— BEGIN —

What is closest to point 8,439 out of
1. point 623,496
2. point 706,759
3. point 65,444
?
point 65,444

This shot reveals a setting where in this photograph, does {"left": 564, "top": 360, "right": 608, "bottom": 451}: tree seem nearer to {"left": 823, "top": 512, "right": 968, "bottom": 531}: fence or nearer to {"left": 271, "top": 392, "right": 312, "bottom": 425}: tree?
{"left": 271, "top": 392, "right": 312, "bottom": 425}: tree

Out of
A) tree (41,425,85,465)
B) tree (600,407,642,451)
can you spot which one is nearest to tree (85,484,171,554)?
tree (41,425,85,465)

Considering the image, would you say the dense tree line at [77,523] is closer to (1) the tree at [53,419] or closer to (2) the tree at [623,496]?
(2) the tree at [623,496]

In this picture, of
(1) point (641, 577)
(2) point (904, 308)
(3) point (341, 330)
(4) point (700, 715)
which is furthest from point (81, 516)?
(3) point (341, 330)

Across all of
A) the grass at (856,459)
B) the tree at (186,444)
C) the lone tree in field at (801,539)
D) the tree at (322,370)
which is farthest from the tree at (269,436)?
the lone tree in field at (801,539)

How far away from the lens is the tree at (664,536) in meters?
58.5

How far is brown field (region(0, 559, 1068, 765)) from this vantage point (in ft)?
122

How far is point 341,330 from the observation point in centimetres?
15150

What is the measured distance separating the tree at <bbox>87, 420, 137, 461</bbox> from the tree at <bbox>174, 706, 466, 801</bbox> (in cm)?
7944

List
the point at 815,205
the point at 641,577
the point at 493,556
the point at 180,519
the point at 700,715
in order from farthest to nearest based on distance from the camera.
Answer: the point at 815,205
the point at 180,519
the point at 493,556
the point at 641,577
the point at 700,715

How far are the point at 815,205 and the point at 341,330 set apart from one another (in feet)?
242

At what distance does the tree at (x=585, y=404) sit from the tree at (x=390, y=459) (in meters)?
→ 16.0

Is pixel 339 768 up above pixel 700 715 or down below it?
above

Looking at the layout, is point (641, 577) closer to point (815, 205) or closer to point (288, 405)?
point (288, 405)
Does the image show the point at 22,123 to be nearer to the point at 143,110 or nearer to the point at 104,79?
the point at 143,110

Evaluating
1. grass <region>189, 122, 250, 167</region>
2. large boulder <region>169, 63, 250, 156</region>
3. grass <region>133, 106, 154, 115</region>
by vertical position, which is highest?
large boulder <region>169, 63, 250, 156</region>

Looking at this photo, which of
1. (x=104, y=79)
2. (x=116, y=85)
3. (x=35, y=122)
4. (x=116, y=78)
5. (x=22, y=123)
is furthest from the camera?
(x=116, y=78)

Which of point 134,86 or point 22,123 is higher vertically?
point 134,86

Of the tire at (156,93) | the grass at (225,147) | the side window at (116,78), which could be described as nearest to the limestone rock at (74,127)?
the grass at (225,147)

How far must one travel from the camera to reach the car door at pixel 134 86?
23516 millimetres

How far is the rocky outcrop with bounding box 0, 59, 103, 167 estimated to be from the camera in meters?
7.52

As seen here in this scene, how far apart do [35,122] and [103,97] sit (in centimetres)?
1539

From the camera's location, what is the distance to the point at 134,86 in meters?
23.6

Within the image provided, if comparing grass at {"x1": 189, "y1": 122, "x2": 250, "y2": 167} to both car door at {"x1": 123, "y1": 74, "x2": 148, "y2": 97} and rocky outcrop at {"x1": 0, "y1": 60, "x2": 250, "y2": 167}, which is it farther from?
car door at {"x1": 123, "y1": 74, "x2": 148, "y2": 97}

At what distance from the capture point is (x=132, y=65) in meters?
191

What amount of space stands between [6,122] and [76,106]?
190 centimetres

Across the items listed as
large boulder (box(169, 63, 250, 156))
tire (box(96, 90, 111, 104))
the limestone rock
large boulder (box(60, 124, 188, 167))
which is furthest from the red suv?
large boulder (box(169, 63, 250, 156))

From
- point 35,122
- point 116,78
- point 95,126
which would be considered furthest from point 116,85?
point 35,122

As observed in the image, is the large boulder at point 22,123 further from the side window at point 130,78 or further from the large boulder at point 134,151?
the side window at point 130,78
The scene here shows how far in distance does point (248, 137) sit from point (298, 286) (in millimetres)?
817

— END —

- _SET PROBLEM_: Write out every row above word for word, keeping each line as it appears.

- _COMPLETE ANSWER_:
What is closest to point 8,439 out of
1. point 623,496
2. point 706,759
3. point 65,444
?
point 65,444

This shot reveals a setting where in this photograph, does {"left": 564, "top": 360, "right": 608, "bottom": 451}: tree seem nearer to {"left": 823, "top": 512, "right": 968, "bottom": 531}: fence or nearer to {"left": 271, "top": 392, "right": 312, "bottom": 425}: tree?
{"left": 271, "top": 392, "right": 312, "bottom": 425}: tree

Out of
A) tree (41,425,85,465)
B) tree (600,407,642,451)
can you spot which one is nearest to tree (85,484,171,554)?
tree (41,425,85,465)

Considering the image, would you say the dense tree line at [77,523] is closer to (1) the tree at [53,419] or closer to (2) the tree at [623,496]?
(2) the tree at [623,496]

In this picture, of
(1) point (641, 577)
(2) point (904, 308)
(3) point (341, 330)
(4) point (700, 715)
which is furthest from point (81, 516)?
(3) point (341, 330)

Across all of
A) the grass at (856,459)
B) the tree at (186,444)
C) the lone tree in field at (801,539)
D) the tree at (322,370)
which is farthest from the tree at (269,436)?
the lone tree in field at (801,539)

How far away from the lens is the tree at (664,536) in meters?
58.5

How far is brown field (region(0, 559, 1068, 765)) from this vantage point (in ft)?
122

How far is point 341,330 from the observation point in centimetres?
15150

What is the measured distance separating the tree at <bbox>87, 420, 137, 461</bbox> from the tree at <bbox>174, 706, 466, 801</bbox> (in cm)?
7944

List
the point at 815,205
the point at 641,577
the point at 493,556
the point at 180,519
the point at 700,715
in order from farthest to nearest based on distance from the camera.
Answer: the point at 815,205
the point at 180,519
the point at 493,556
the point at 641,577
the point at 700,715

How far are the point at 815,205 and the point at 341,330 set apart from one another (in feet)?
242

At what distance does the tree at (x=585, y=404) sit from the tree at (x=390, y=459) (in meters)?
→ 16.0

Is pixel 339 768 up above pixel 700 715 or down below it?
above

Looking at the layout, is point (641, 577) closer to point (815, 205) or closer to point (288, 405)?
point (288, 405)
Does the image show the point at 22,123 to be nearer to the point at 143,110 or nearer to the point at 104,79?
the point at 143,110

Evaluating
1. grass <region>189, 122, 250, 167</region>
2. large boulder <region>169, 63, 250, 156</region>
3. grass <region>133, 106, 154, 115</region>
by vertical position, which is highest?
large boulder <region>169, 63, 250, 156</region>

Looking at this photo, which of
1. (x=104, y=79)
2. (x=116, y=85)
3. (x=35, y=122)
4. (x=116, y=78)
5. (x=22, y=123)
is furthest from the camera?
(x=116, y=78)

Which of point 134,86 or point 22,123 is higher vertically?
point 134,86

Of the tire at (156,93) | the grass at (225,147) | the side window at (116,78), which could be described as nearest to the limestone rock at (74,127)?
the grass at (225,147)

How far must one travel from the camera to reach the car door at pixel 134 86?
23516 millimetres

How far is the rocky outcrop with bounding box 0, 59, 103, 167 estimated to be from the camera in meters?
7.52

As seen here in this scene, how far apart do [35,122] and [103,97] sit (in centimetres)?
1539

From the camera's location, what is the distance to the point at 134,86 in meters?
23.6

Within the image provided, if comparing grass at {"x1": 189, "y1": 122, "x2": 250, "y2": 167} to both car door at {"x1": 123, "y1": 74, "x2": 148, "y2": 97} and rocky outcrop at {"x1": 0, "y1": 60, "x2": 250, "y2": 167}, which is it farther from?
car door at {"x1": 123, "y1": 74, "x2": 148, "y2": 97}

At what distance from the capture point is (x=132, y=65) in meters?
191

What amount of space stands between [6,122] and [76,106]?
190 centimetres

Across the items listed as
large boulder (box(169, 63, 250, 156))
tire (box(96, 90, 111, 104))
the limestone rock
large boulder (box(60, 124, 188, 167))
which is furthest from the red suv?
large boulder (box(169, 63, 250, 156))

From
- point 35,122
- point 116,78
- point 95,126
which would be considered furthest from point 116,85?
point 35,122

As observed in the image, is the large boulder at point 22,123 further from the side window at point 130,78 or further from the large boulder at point 134,151?
the side window at point 130,78
The scene here shows how far in distance does point (248, 137) sit from point (298, 286) (in millimetres)?
817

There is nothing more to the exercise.